Tracking Wellington's newly-released kiwi

From Summer Times, 9:35 am on 19 January 2023

A wild kiwi egg has been laid in Wellington for the first time in more than 100 years.

Last November, 11 North Island brown kiwi were released into the Mākara hills after an ambitious pest eradication project.

Project leader, Capital Kiwi's Paul Stanley Ward, said they had been followed weekly through transmitters on their legs.

Capital Kiwi’s Pete Kirkman with Tangaroa (a young tāne)

Capital Kiwi’s Pete Kirkman with Tangaroa (a young tāne) Photo: Neil Hutton

The team were interested in looking at the welfare of the birds in that environment, he said.

"We're wanting to know that they're happy in the wild, some of these birds have been in a captive environment for most of their life."

The birds are doing well and gaining weight, he says.

“What we're really stoked is that most of those birds have actually put on weight. Including the biggest gainer is a bird called Wairoa and he's put on 400 grams, which is over two months that's nearly half a kilo on weight.”

Ward said the birds were all accounted for at present, eating well, and in an exciting discovery, an egg was found in a recent check-up.

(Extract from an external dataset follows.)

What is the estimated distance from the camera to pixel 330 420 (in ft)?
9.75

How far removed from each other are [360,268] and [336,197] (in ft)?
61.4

During checks Tuesday a Capital Kiwi worker was checking a pair, Whiro and Taina.

“They have made their homes in a big macrocarpa patch next to it next to a swamp and when he was putting his hand on to pull out the dad, Whiro, he felt next to the leg the shape of an egg.”

"That is our first wild kiwi egg on those hills in a very long time. For the team and for the hundreds of landowners, the locals, and the iwi mana whenua who have supported this project it's some pretty sweet news for the new year."

“It just indicates how much they are thriving out there,” Ward says.

The groundwork of making the area predator free was huge effort, he says.

“We've delivered 4500 stoat traps across an area that's nearly 24,000 hectares in size.

Capital Kiwi CEO Paul Stanley-Ward

Capital Kiwi CEO Paul Stanley-Ward. Photo: Supplied

“So that's just a little bit bigger than Abel Tasman National Parks for perspective. It’s not a national park, it's not a regional park, all these people have committed to determining that these hills should be the home of kiwi rather than stoats.

“So, we've taken out around 1000 stoats from that landscape and while it's not stoat free, it's certainly at the level of which we have confidence that we can get those kiwi chicks up to fighting weight and build a growing population.”

The last recorded kiwi in the region was in the Tararua Range in about the mid-1870s, Ward said.

"As our kiwi managers will tell us - you can't count your kiwi until they hatch but it is a significant moment and something that we're very excited about."